● **EXTRACT PROVIDED**:
=== Section Start ===
Parkland High School survivor David Hogg student movement needs to use their ‘white privilege’ to give voice to minority gun victims

They have visited their peers in Chicago, and spoken in New York City. They chastised Florida Senator Marco Rubio for taking money from the National Rifle Association (NRA) during a nationally broadcast town hall meeting, and posted viral tweets, gun control statistics and support for other organisers, as well as exchanging light-hearted banter with each other, highlighting the fact that the people leading one of the most prominent political debates in the country are mostly 17 and 18 year-olds.

The movement has seen some early success, though gun laws in America remain largely the same. In the weeks after the shooting in Parkland, Florida passed gun restrictions to raise the minimum age for buying a firearm in the state, and to impose a waiting period to receive those weapons, defying the powerful NRA presence in the state even as advocates said the bill did not go nearly far enough.

On the federal level, the persistent cries for help from the Parkland teenagers forced President Donald Trump to hold a listening session with students, and to float several possible ideas to tackle gun violence – even going so far as to suggest that taking guns from potentially dangerous people should be priority, and that the constitutional right to due process could be worried about later.

But, just weeks later Mr Trump, who has received notable support from the NRA, appeared to bow to the gun lobby and back away from loftier gun control bills and his calls for raising the age to buy semi-automatic weapons from 18 to 21. The NRA did not respond to a request for comment from The Independent for this story.

Andrew Patrick, the media coordinator for the Coalition to Stop Gun Violence, told The Independent that the NRA’s hold on political leverage may change because of the momentum the Parkland students have created. The continued push to politicize gun violence and tie the deaths of students across the country to the NRA, he said, have placed a dark mark on the gun lobby.
=== Section End ===
Stored items
=== Section Start ===
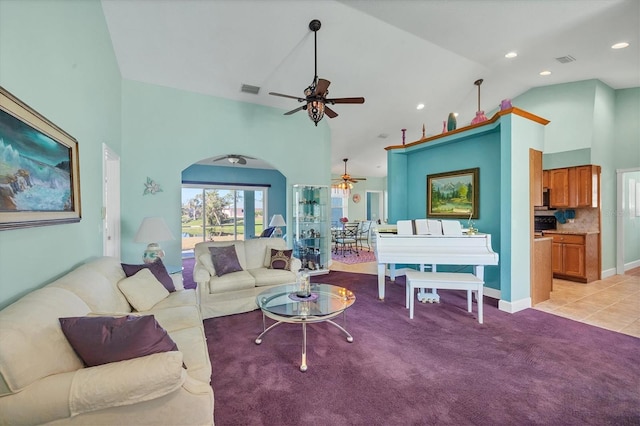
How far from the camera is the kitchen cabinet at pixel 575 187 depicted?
16.7 feet

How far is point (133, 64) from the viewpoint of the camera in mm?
4078

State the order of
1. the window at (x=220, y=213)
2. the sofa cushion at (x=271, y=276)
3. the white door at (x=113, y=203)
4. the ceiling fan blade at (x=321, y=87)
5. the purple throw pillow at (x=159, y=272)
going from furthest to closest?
1. the window at (x=220, y=213)
2. the white door at (x=113, y=203)
3. the sofa cushion at (x=271, y=276)
4. the ceiling fan blade at (x=321, y=87)
5. the purple throw pillow at (x=159, y=272)

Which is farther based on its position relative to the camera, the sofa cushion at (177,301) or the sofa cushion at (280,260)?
the sofa cushion at (280,260)

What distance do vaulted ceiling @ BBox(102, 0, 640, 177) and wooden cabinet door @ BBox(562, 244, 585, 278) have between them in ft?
9.92

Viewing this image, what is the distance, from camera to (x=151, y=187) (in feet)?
14.8

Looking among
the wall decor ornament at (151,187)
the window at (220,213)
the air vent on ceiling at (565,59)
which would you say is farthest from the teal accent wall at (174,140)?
the air vent on ceiling at (565,59)

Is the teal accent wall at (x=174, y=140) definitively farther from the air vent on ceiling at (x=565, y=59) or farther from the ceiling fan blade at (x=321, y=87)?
=== Section End ===
● **YOUR TASKS**:
[1] Swap "Chicago" for "Boston" and write out the Parkland article again, starting with "Parkland High School" and going on through "and 18 year-olds.".
[2] Answer these questions using the article on the Parkland student movement:
(a) Which Florida senator did the students chastise during the town hall meeting?
(b) What minimum did Florida's new gun restrictions raise?
(c) What is Andrew Patrick's role at the Coalition to Stop Gun Violence?
[3] Write what comes next in the article on the Parkland student movement, picking up after its last sentence.
The items were taken from a separate source.

● **RESPONSES BY ITEM NUMBER**:
[1]
Parkland High School survivor David Hogg student movement needs to use their ‘white privilege’ to give voice to minority gun victims

They have visited their peers in Boston, and spoken in New York City. They chastised Florida Senator Marco Rubio for taking money from the National Rifle Association (NRA) during a nationally broadcast town hall meeting, and posted viral tweets, gun control statistics and support for other organisers, as well as exchanging light-hearted banter with each other, highlighting the fact that the people leading one of the most prominent political debates in the country are mostly 17 and 18 year-olds.

[2]
(a) Marco Rubio.
(b) The minimum age for buying a firearm in the state.
(c) He is its media coordinator.

[3]
“They’ve pretty much made the NRA politically, and culturally, toxic,” Mr Patrick said. They have really awoken the nation’s … view on this and I think we’re going to see for the first time ever – probably for the first time in a long time – where people are going to be voting on gun violence prevention and gun safety.”

With the 2018 midterms months away, Democrats have seized upon the issue, campaigning alongside the students who have repeatedly threatened to unseat politicians who do not push for gun control measures. Former Vice President Joe Biden, who is considered a potential presidential candidate in 2020, voiced his support, for instance, showing that gun violence has become a potentially potent political issue that could impact the ballot box in November and beyond.

“They’re going to win,” Mr Biden said Friday, before saying he is ready for a fight. “Watch … We can beat the NRA.”

Josh Sugarmann, the director of the Violence Policy Centre, told The Independent that he hasn’t seen youth engagement to compare to Parkland in his three and a half decades working in gun control advocacy, and that he has never seen a march of this size on gun violence. For Mr Sugarman, the question is whether they can continue the momentum beyond Saturday.

“I think the success of what comes out of Parkland is not measured in marches but will those who participated in them continue to be engaged on the issue It’s not just these students: It’s their friends, their family, their siblings,” he said. “The question is, is this one step towards helping to create and organise a working grass roots movement that will work on gun violence prevention?”

The Parkland students, for their part, say that their march in Washington is just the start.

Speaking at another press conference inside the US Capitol on Friday, Aaliyah Eastmond, one of the Parkland students visiting for the march, said that they are not going anywhere until they get what they want.

“A lot of people feel like this is the end and the march is just – that’s going to be it. The march is just the start,” Ms Eastmond said. “We will fight for this until change happens. If you guys don’t want to hear about it anymore, you fix it, so we don’t have to keep repeating ourselves.”